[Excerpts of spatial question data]
--*--
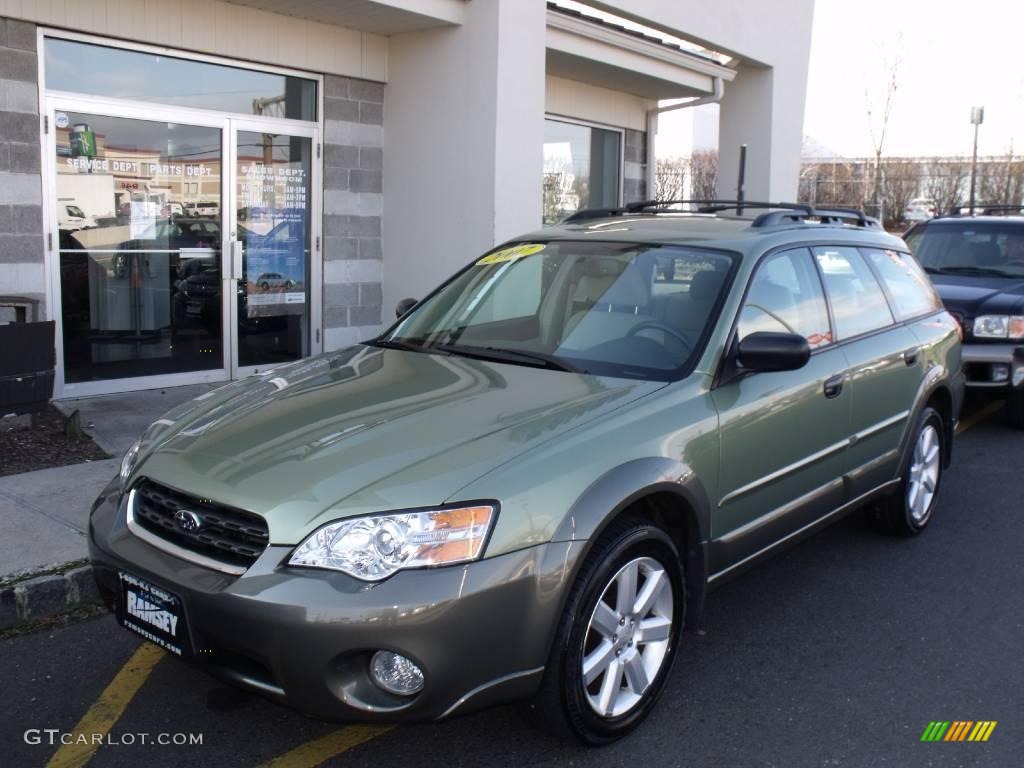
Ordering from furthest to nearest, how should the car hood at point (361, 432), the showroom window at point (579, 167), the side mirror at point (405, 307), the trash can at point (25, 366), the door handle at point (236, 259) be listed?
the showroom window at point (579, 167) → the door handle at point (236, 259) → the trash can at point (25, 366) → the side mirror at point (405, 307) → the car hood at point (361, 432)

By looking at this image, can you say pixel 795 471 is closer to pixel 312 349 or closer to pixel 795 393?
pixel 795 393

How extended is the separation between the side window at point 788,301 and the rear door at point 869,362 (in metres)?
0.12

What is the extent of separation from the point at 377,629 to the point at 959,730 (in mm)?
2137

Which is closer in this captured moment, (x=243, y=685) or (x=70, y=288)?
(x=243, y=685)

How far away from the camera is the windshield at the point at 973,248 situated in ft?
30.9

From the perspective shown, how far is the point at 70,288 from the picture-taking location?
25.7 ft

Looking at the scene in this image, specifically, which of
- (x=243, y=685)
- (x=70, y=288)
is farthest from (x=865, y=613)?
(x=70, y=288)

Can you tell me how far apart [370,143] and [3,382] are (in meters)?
4.39

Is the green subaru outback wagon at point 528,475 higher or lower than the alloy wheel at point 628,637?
higher

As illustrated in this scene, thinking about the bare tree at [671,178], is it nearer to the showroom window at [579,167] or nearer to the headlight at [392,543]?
the showroom window at [579,167]

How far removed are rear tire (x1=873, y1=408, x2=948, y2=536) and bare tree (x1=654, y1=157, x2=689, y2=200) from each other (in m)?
24.4

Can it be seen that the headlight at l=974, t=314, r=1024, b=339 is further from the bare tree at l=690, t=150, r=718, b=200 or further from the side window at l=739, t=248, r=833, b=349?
the bare tree at l=690, t=150, r=718, b=200

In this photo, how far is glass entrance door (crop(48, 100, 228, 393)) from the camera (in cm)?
776

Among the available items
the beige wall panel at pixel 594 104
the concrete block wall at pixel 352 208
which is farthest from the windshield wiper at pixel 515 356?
the beige wall panel at pixel 594 104
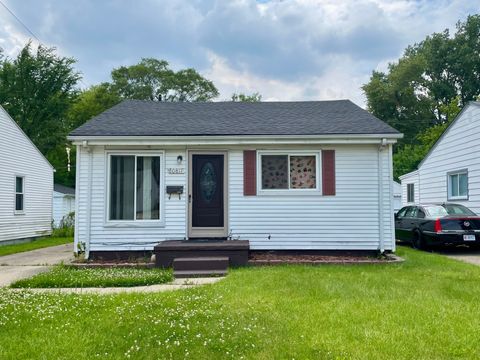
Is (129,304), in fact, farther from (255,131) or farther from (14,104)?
(14,104)

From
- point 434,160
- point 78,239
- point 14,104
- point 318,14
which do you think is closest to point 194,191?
point 78,239

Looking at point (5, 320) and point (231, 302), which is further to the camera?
point (231, 302)

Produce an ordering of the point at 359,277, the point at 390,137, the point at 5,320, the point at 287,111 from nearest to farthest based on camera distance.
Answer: the point at 5,320, the point at 359,277, the point at 390,137, the point at 287,111

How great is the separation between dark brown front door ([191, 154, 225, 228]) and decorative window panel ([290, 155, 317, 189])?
1717 mm

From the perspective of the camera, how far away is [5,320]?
4.46 metres

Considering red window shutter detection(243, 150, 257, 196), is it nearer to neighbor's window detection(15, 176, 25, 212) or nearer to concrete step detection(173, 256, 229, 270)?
concrete step detection(173, 256, 229, 270)

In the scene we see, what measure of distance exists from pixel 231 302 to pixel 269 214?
170 inches

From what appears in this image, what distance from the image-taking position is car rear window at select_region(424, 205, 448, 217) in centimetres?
1120

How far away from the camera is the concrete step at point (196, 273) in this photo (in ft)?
24.3

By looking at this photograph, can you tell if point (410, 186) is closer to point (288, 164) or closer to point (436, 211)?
point (436, 211)

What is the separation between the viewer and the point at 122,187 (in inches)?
363

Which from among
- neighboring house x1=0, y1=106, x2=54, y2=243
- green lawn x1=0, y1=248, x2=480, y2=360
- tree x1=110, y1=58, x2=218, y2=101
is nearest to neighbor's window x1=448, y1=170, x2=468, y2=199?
green lawn x1=0, y1=248, x2=480, y2=360

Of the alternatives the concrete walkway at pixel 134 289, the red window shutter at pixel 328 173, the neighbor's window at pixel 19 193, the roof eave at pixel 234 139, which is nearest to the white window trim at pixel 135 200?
the roof eave at pixel 234 139

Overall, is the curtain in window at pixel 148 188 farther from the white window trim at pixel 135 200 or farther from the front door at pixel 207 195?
the front door at pixel 207 195
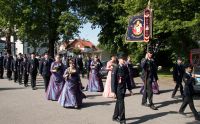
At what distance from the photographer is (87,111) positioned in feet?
43.7

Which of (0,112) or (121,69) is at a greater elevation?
(121,69)

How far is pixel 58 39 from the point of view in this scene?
140 feet

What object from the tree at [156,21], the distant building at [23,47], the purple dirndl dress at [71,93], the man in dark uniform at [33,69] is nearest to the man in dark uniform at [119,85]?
the purple dirndl dress at [71,93]

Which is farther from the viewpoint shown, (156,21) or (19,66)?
(156,21)

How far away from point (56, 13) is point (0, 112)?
29191 mm

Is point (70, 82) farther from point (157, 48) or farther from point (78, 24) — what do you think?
point (157, 48)

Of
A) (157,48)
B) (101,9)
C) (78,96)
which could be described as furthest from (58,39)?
(78,96)

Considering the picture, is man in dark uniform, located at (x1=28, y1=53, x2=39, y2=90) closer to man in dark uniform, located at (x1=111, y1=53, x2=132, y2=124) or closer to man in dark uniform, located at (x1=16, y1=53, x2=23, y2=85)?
man in dark uniform, located at (x1=16, y1=53, x2=23, y2=85)

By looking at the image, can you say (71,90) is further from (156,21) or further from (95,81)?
(156,21)

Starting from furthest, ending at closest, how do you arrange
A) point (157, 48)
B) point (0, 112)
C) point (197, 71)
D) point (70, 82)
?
--*--
**PROBLEM DETAILS**
Reproduce, word for word, only the lines from the one that contains "How far away from point" through the final line.

**REPLY TO THE EXERCISE**
How far away from point (56, 13) is point (0, 112)?
29191 mm

Is point (70, 82) farther from point (157, 48) or farther from point (78, 24) — what do you think?
point (157, 48)

Of
A) (157,48)
B) (101,9)
C) (78,96)
which could be described as furthest from (58,39)?
(78,96)

Considering the picture, is man in dark uniform, located at (x1=28, y1=53, x2=39, y2=90) closer to man in dark uniform, located at (x1=111, y1=53, x2=132, y2=124) or closer to man in dark uniform, located at (x1=16, y1=53, x2=23, y2=85)?
man in dark uniform, located at (x1=16, y1=53, x2=23, y2=85)

By looking at the image, can you say (71,90) is further from (156,21) or further from (95,81)?
(156,21)

Starting from furthest, ending at closest, how do you arrange
A) point (157, 48)
B) point (0, 112)
C) point (197, 71)
D) point (70, 82)
?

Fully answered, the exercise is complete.